Gute Bewerberlage in der Justiz

Junge Juristinnen und Juristen wollen weiterhin in den Richter- oder Staatsanwaltsberuf. Dies lässt sich aus der guten Bewerberlage schließen, die eine Umfrage der Deutschen Richterzeitung ergab. Doch auch der Weg in die Wirtschaftskanzlei bleibt weiterhin attraktiv und somit der Wettbewerb um guten Nachwuchs hoch.

Die Sorge vor einem Mangel an Richtern und Staatsanwältinnen mit Blick auf die Pensionierungswelle ist offenbar unbegründet. In allen Bundesländern überstieg in den vergangenen Jahren die Zahl der Bewerbungen die Zahl der Neueinstellungen. Für ein genaueres Bild befragte die Deutsche Richterzeitung (DRiZ) die Justizverwaltungen aller Bundesländer und hat nun die Zahlen für den Zeitraum von 2018 bis 2022 miteinander verglichen.

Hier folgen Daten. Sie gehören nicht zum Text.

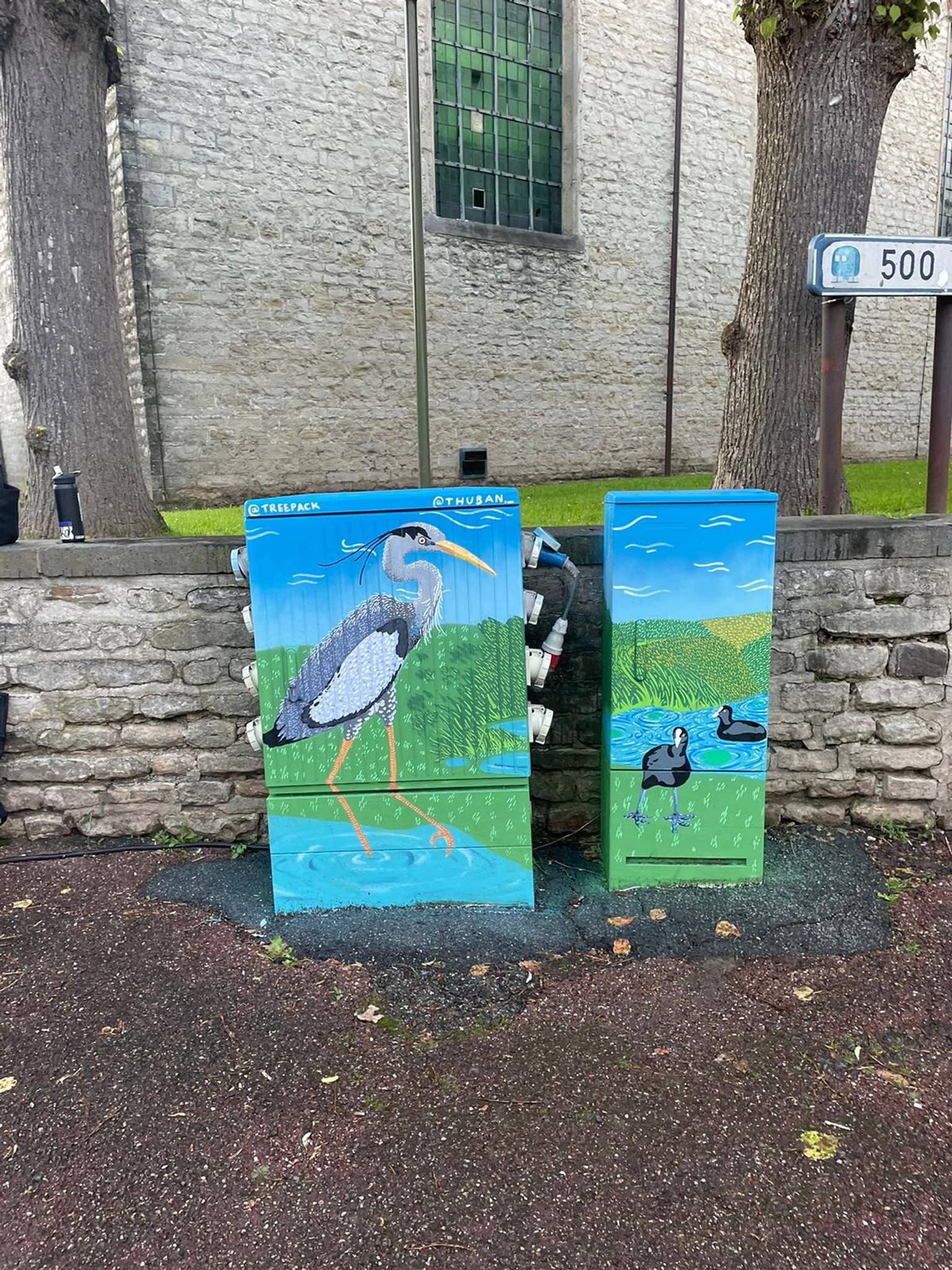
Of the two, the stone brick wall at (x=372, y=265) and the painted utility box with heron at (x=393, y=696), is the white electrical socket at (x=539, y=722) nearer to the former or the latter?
the painted utility box with heron at (x=393, y=696)

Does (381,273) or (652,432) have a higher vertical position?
(381,273)

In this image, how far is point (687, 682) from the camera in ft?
10.0

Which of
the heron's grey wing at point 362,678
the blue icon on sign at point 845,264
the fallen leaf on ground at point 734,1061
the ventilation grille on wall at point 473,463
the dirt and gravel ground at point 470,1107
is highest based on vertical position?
the blue icon on sign at point 845,264

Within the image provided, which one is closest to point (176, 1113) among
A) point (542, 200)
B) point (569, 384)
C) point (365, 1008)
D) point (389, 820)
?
point (365, 1008)

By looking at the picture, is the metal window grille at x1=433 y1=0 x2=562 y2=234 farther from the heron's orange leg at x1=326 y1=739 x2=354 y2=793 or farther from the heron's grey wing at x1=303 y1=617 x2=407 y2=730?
the heron's orange leg at x1=326 y1=739 x2=354 y2=793

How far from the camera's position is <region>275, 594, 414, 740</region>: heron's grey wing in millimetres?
2943

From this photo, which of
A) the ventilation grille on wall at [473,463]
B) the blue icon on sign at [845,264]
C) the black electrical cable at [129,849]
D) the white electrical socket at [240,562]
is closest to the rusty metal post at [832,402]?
the blue icon on sign at [845,264]

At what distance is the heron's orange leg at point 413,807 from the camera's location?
9.84 feet

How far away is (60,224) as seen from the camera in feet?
17.1

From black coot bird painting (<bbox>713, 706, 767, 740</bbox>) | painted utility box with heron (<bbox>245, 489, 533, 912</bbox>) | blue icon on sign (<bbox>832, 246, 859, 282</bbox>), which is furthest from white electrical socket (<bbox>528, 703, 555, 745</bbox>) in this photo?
blue icon on sign (<bbox>832, 246, 859, 282</bbox>)

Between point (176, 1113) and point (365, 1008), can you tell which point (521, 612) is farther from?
point (176, 1113)

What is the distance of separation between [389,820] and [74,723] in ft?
4.95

Zahl der Studienabschlüsse konstant

Die Zahl der Absolventinnen und Absolventen mit bestandenem zweiten Staatsexamen ist seit 2018 überwiegend stabil geblieben. In NRW etwa legten im vergangenen Jahr 1.926 Studierende das zweite Staatsexamen erfolgreich ab. Auch in anderen Ländern wie Hessen, Niedersachsen, Rheinland-Pfalz und Baden-Württemberg war ein deutlicher Anstieg zu verzeichnen. Dieser lag teilweise bei über 20 Prozent. Nur in Berlin und Brandenburg waren die Absolventenzahlen im Vergleichszeitraum rückläufig: in Berlin sank die Zahl von 700 im Jahr 2018 auf nur noch 543 vier Jahre später.

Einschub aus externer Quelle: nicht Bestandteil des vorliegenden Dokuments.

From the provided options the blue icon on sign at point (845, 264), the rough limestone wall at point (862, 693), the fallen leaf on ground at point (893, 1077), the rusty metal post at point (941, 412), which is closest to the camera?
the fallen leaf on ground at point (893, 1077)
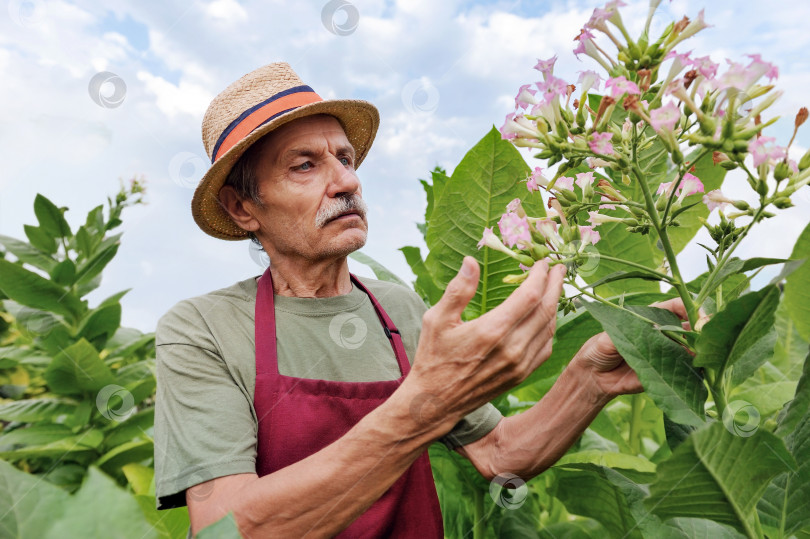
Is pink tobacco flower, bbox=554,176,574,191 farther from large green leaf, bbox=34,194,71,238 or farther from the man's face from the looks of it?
large green leaf, bbox=34,194,71,238

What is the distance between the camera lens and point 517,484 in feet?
5.27

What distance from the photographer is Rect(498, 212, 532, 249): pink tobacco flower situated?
989 millimetres

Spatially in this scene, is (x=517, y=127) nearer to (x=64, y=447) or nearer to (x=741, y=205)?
(x=741, y=205)

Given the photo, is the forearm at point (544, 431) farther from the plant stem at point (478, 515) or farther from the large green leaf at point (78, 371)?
the large green leaf at point (78, 371)

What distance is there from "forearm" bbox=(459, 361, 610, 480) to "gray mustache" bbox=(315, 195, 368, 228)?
0.74m

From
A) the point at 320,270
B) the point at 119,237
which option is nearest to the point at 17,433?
the point at 119,237

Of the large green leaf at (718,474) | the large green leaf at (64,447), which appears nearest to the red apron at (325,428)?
the large green leaf at (718,474)

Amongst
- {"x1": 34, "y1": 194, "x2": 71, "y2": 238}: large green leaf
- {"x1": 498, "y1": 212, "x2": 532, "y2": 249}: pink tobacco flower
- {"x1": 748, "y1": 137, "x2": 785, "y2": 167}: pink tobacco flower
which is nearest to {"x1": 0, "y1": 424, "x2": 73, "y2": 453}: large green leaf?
{"x1": 34, "y1": 194, "x2": 71, "y2": 238}: large green leaf

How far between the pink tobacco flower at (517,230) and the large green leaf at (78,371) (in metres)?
2.28

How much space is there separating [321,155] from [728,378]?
4.22ft

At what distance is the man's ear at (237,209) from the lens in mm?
2018

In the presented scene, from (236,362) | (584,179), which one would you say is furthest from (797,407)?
(236,362)

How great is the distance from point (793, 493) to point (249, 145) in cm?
154

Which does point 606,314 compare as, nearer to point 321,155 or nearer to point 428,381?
point 428,381
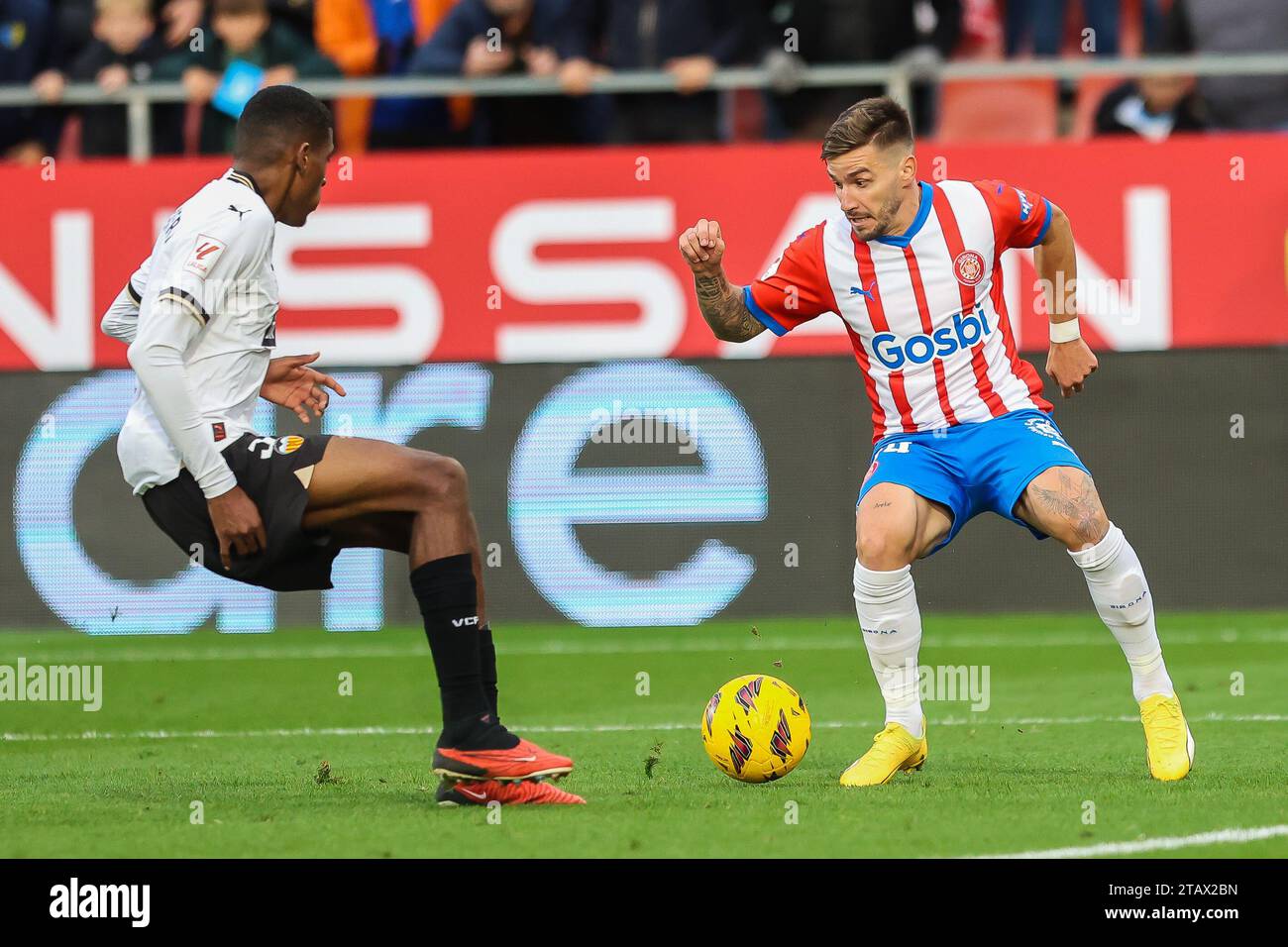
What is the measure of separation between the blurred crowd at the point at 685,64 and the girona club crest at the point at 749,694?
20.1 ft

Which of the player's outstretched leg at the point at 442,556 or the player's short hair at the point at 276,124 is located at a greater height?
the player's short hair at the point at 276,124

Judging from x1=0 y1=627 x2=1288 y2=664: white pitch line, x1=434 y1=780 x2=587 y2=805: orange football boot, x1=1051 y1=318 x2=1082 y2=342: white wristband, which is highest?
x1=1051 y1=318 x2=1082 y2=342: white wristband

Hoch qualifizierte Bewerber

Aus diesem stabilen Pool an juristischem Nachwuchs gelingt es der Justiz, die hoch qualifizierten Juristinnen und Juristen für sich zu begeistern. Zwischen 2018 und 2022 haben die Bundesländer Stellen mit Personal besetzt, das durchschnittlich sehr gute Ergebnisse in ihrem zweiten Staatsexamen vorweisen konnte.

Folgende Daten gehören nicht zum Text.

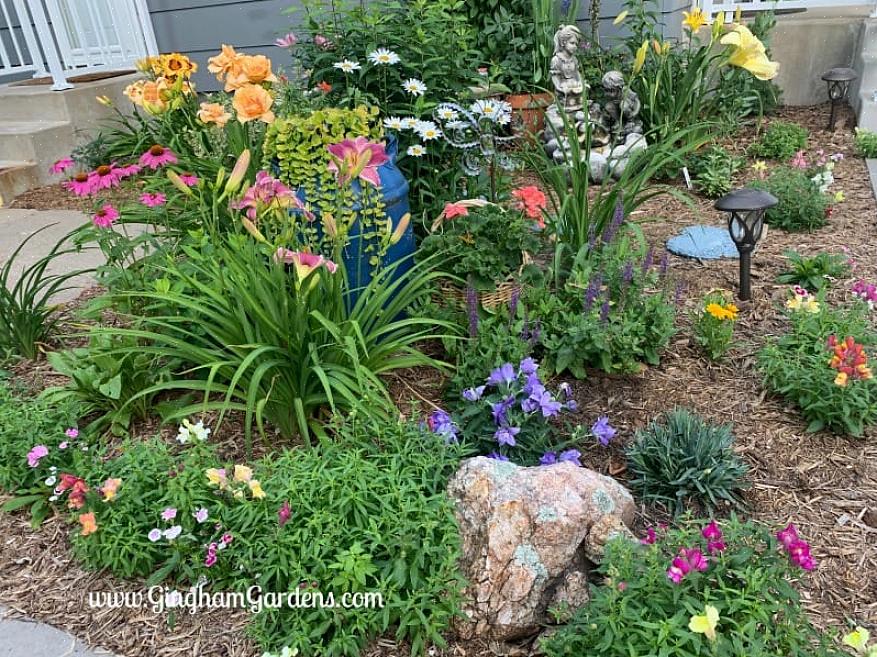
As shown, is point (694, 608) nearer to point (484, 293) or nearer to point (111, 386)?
point (484, 293)

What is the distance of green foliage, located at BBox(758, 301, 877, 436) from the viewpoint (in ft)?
7.30

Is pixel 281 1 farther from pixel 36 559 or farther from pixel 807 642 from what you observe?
pixel 807 642

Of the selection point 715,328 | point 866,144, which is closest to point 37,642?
point 715,328

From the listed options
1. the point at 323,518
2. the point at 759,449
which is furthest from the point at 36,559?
the point at 759,449

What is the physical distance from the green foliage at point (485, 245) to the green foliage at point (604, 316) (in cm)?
18

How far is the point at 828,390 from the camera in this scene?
2.24 m

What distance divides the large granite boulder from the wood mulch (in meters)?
0.12

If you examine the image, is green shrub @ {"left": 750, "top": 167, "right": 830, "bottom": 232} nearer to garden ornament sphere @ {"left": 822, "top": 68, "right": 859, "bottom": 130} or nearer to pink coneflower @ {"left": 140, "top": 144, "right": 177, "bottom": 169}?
garden ornament sphere @ {"left": 822, "top": 68, "right": 859, "bottom": 130}

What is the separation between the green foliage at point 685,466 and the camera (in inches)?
79.6

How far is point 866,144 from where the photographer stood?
4637 mm

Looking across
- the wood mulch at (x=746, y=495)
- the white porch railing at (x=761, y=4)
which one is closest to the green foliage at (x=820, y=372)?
the wood mulch at (x=746, y=495)

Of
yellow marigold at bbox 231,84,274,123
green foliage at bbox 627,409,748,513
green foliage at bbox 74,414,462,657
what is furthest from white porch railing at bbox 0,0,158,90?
green foliage at bbox 627,409,748,513

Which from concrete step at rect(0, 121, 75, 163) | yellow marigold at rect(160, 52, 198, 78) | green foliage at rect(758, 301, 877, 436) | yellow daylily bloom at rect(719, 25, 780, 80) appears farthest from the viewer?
concrete step at rect(0, 121, 75, 163)

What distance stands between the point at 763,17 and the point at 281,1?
3.90 m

Folgende Bundesländer haben Bewerber mit durchschnittlich neun Punkten oder mehr eingestellt:

  • Baden-Württemberg: zwischen 9,13 und 9,42 Punkte
  • Bayern: zwischen 9,37 und 9,74 Punkte
  • Hamburg: zwischen 9,52 und 9,91 Punkte
  • Niedersachsen: zwischen 9,05 und 9,66 Punkte
  • Nordrhein-Westfalen: 60-70 Prozent mit Prädikat im zweiten Staatsexamen, alle anderen hatten die Note befriedigend
  • Rheinland-Pfalz: zwischen 8,57 und 9,33 Punkte

Aus Nachwuchssorgen Notenanforderungen gesenkt

Einige Bundesländer haben allerdings in der jüngeren Vergangenheit ihre Notenanforderungen gesenkt, um mehr Bewerberinnen und Bewerber anzusprechen. In Brandenburg können sich seit 2019 beispielsweise Absolventen ab acht Punkten im zweiten Staatsexamen auf den höheren Dienst in der Justiz bewerben. Mecklenburg-Vorpommern erwartet mindestens zwei befriedigende Examina, Sachsen lädt ab 14 Punkten und Sachsen-Anhalt ab 16 Punkten in Summe zum Bewerbungsgespräch ein. In Berlin liegt die Untergrenze bei einer Summe von 15 Punkten in beiden Examen. Als einziges Bundesland im Westen hatte Hessen zuletzt 2022 die erforderliche Summe auf 15 Punkte gesenkt.

Entspannte Bewerberlage

Kein Bundesland meldet eine angespannte Situation bei den Bewerbungen. Die Zahl der Interessenten für Jobs als Richterin oder Staatsanwalt überstieg die Zahl der letztendlich getätigten Neueinstellungen überall. In NRW, Bayern, Baden-Württemberg, Niedersachsen und Hessen lag der Schnitt zwischen 2018 und 2022 bei zwei zu eins oder oder höher. Niedersachsen meldete etwa vier Bewerbungen auf eine Stelle, Berlin drei auf eine für das Jahr 2022. Andererseits ist bei durchschnittlich zwei Bewerbungen auf eine Stelle die Auswahl seitens der Gerichte nicht besonders hoch. Für Bewerbende mit den nötigen Anforderungen bedeutet es aber weiterhin, dass sie gute Chancen auf einen Job als Richter oder Staatsanwältin haben.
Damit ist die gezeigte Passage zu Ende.